▶ **TEXT PROVIDED**:

■ ■ ■ ■

Metformin is indicated as an adjunct to diet and exercise to improve glycemic control in adults and pediatric patients 10 years of age and older with type 2 diabetes mellitus. It is approved for use as monotherapy or in combination with other oral antihyperglycemic agents (e.g., sulfonylureas, DPP-4 inhibitors, SGLT2 inhibitors) or insulin. Its use is also extensively studied and common in managing polycystic ovary syndrome (PCOS) to address insulin resistance and improve ovulatory function, though this is often an off-label application.

Dosage and direction

Dosage must be individualized based on efficacy and tolerability, with a focus on minimizing gastrointestinal side effects.

  • Initial Dose: For immediate-release tablets, the typical starting dose is 500 mg orally twice daily or 850 mg once daily with meals. The extended-release formulation is usually started at 500 mg once daily with the evening meal.
  • Dosage Titration: The dose may be increased in increments of 500 mg weekly or 850 mg every two weeks, based on patient tolerance.
  • Maintenance Dose: The usual effective dose is 1500 mg to 2000 mg per day. The maximum recommended daily dose is 2550 mg for IR (e.g., 850 mg three times daily) and 2000 mg for XR (e.g., 2000 mg once daily).
  • Administration: Immediate-release tablets should be taken with meals to reduce gastrointestinal upset. Extended-release tablets must be swallowed whole and never crushed or chewed, and are taken once daily with the evening meal.
  • Renal Dosing: Dosage requires adjustment based on estimated glomerular filtration rate (eGFR). It is not recommended to initiate therapy if eGFR is below 45 mL/min/1.73m². Therapy should be reviewed and typically discontinued if eGFR falls below 30 mL/min/1.73m².

Precautions

  • Renal Function Monitoring: Assess eGFR before initiation and at least annually thereafter; more frequently in patients at increased risk for renal impairment.
  • Vitamin B12 Deficiency: Long-term metformin use can impair Vitamin B12 absorption. Serum B12 levels should be monitored periodically (e.g., every 2-3 years) in metformin-treated patients, especially those with anemia or peripheral neuropathy.
  • Lactic Acidosis Risk: Although rare, this is a serious metabolic complication. Risk factors include renal impairment, congestive heart failure requiring pharmacologic treatment, acute or chronic metabolic acidosis, excessive alcohol intake, and hepatic impairment.
  • Surgical/Radiologic Procedures: Metformin should be withheld at the time of, or prior to, any procedure involving intravascular iodinated contrast media and for 48 hours afterwards, and should only be restarted after renal function has been re-evaluated and found to be normal.
  • Hypoxic States: Use with caution in patients with clinical conditions that predispose to hypoxemia (e.g., decompensated heart failure, acute congestive heart failure, recent myocardial infarction, sepsis).

Contraindications

Metformin is contraindicated in patients with:

  • Severe renal impairment (eGFR < 30 mL/min/1.73m²).

■ ■ ■ ■

▶ **AVAILABLE DATA**:
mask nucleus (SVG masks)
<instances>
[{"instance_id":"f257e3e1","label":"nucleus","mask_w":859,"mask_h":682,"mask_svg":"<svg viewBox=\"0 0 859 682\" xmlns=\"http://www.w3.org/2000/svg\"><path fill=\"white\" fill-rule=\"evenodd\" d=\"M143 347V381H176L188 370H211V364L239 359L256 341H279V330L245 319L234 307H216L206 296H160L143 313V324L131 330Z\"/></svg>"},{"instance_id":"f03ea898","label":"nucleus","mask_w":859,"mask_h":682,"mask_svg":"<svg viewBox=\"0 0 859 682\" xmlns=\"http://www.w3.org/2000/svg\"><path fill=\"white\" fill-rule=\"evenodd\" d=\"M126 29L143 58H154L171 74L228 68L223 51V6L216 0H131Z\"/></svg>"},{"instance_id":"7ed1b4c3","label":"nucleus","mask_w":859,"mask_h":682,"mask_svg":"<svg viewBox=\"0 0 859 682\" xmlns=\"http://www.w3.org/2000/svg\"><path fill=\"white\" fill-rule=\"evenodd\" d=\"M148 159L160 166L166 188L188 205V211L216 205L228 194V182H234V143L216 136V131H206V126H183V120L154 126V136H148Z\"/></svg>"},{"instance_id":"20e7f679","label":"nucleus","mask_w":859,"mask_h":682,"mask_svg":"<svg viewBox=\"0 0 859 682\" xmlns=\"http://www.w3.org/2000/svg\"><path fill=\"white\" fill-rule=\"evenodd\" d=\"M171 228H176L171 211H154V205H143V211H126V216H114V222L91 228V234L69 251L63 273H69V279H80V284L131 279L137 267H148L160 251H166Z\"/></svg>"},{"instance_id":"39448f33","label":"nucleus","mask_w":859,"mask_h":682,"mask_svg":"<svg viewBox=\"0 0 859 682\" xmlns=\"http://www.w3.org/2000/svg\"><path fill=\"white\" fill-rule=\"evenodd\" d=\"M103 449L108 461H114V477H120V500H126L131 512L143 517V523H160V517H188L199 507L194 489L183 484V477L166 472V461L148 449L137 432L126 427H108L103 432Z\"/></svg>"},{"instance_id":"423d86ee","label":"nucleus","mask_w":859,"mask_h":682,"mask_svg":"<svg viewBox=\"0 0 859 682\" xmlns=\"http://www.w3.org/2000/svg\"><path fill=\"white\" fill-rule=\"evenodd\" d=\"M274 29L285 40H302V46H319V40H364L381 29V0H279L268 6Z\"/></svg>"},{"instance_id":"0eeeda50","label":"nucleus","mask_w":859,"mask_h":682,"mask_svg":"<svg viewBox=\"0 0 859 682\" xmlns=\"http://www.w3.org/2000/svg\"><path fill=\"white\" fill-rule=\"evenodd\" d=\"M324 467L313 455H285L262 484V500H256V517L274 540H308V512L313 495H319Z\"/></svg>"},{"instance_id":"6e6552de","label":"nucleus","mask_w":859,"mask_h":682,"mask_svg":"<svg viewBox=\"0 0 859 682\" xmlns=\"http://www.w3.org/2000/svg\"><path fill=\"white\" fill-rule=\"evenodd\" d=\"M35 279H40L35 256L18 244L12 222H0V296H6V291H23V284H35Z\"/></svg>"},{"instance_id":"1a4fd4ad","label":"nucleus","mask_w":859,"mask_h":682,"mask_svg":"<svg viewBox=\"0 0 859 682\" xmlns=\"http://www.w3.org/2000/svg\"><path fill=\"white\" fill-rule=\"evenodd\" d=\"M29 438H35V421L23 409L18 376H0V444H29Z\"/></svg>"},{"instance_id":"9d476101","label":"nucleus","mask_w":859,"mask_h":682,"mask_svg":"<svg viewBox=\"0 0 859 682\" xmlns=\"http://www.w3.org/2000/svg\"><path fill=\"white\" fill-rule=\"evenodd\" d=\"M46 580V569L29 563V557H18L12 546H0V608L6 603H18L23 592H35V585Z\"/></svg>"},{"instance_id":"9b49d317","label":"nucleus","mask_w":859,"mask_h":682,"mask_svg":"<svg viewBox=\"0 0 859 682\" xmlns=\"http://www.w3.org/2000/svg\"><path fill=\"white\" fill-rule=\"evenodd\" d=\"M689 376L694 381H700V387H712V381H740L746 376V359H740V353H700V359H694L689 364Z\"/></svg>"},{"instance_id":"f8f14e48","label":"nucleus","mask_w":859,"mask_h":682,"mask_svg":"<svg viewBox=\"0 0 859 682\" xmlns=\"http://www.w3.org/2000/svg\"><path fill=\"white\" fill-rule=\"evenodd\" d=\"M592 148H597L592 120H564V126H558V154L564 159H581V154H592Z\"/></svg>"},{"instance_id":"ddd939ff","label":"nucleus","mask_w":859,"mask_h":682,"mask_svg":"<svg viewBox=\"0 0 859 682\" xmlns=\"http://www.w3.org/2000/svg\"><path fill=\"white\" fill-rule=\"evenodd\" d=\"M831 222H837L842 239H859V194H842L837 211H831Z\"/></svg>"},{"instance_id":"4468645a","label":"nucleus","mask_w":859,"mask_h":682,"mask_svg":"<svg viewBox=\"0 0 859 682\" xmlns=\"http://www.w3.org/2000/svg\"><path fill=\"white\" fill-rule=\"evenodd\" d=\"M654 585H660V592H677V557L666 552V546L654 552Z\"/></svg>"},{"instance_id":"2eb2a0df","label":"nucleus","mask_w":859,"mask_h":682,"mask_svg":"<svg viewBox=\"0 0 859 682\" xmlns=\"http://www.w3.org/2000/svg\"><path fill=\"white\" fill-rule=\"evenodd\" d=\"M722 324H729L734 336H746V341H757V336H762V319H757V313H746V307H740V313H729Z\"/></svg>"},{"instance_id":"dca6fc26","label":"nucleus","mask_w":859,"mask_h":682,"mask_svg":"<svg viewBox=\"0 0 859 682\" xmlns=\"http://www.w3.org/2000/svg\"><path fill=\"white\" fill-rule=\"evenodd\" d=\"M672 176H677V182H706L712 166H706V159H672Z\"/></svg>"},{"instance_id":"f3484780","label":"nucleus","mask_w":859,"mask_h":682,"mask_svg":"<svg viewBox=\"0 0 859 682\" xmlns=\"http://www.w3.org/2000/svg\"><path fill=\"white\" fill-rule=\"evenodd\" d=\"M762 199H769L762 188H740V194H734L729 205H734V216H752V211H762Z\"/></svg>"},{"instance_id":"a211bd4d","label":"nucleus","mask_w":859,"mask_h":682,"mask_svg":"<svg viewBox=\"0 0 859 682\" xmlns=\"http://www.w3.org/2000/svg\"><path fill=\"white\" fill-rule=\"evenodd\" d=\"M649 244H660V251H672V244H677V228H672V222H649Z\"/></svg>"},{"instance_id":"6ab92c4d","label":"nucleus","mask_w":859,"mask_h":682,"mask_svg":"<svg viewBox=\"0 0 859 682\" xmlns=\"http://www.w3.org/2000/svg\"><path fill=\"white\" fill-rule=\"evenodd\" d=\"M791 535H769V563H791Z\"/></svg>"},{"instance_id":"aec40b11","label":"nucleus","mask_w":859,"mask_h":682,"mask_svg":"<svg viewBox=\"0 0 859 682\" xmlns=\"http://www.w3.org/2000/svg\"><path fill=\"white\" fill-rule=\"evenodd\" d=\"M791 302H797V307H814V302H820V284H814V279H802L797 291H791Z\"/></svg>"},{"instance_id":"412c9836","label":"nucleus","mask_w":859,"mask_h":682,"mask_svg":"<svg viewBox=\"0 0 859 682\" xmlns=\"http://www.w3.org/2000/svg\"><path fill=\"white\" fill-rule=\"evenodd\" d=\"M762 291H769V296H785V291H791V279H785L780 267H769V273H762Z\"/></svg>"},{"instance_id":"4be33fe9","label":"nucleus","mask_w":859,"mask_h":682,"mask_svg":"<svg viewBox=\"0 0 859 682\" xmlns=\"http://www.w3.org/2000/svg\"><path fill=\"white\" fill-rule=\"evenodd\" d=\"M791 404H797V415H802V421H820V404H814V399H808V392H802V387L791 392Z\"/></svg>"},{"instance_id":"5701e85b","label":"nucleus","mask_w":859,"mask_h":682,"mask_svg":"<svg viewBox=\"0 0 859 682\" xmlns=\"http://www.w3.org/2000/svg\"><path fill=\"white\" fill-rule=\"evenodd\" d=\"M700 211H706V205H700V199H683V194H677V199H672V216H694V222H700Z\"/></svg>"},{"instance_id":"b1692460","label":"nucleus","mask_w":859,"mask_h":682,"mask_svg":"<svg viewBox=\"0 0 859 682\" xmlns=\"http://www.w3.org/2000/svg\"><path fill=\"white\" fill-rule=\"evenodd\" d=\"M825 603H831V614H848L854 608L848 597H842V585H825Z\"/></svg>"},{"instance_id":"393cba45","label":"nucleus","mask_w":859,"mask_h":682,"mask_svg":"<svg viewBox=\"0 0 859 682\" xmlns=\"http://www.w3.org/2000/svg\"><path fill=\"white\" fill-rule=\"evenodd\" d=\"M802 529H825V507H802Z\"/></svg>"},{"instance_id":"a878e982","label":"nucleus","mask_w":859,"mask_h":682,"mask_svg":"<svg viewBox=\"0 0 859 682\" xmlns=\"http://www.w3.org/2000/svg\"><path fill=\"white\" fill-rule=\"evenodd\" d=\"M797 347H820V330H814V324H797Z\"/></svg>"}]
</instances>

■ ■ ■ ■

▶ **TASK DIRECTIONS**: Decide whether each statement agrees with the metformin text, answering yes or no and quoting the words of the text that settle it. (a) The extended-release form is usually started at 500 mg once daily with the evening meal. (b) The highest recommended daily dose of the extended-release form is 2550 mg. (c) Starting metformin is recommended for a patient whose eGFR is 40 mL/min/1.73m². The lines have nothing to do with the metformin text.

▶ **THE ANSWER**:
(a) Yes: "The extended-release formulation is usually started at 500 mg once daily with the evening meal."
(b) No: "The maximum recommended daily dose is 2550 mg for IR (e.g., 850 mg three times daily) and 2000 mg for XR (e.g., 2000 mg once daily)."
(c) No: "It is not recommended to initiate therapy if eGFR is below 45 mL/min/1.73m²."